**Required work:** Pictures within the data are to be left out; everything else must be reproduced exactly.

**Data below:**

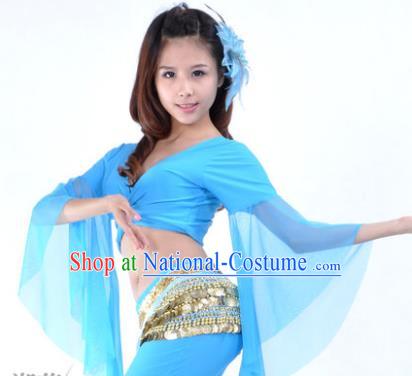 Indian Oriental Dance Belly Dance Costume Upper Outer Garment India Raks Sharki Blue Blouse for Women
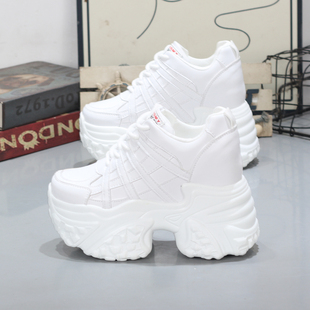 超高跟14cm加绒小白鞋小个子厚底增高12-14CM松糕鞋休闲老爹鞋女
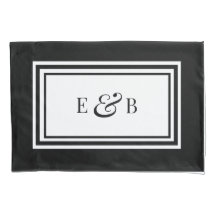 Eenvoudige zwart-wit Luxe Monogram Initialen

**Exercise solution:**
 Indian Oriental Dance Belly Dance Costume Upper Outer Garment India Raks Sharki Blue Blouse for Women
 超高跟14cm加绒小白鞋小个子厚底增高12-14CM松糕鞋休闲老爹鞋女
 Eenvoudige zwart-wit Luxe Monogram Initialen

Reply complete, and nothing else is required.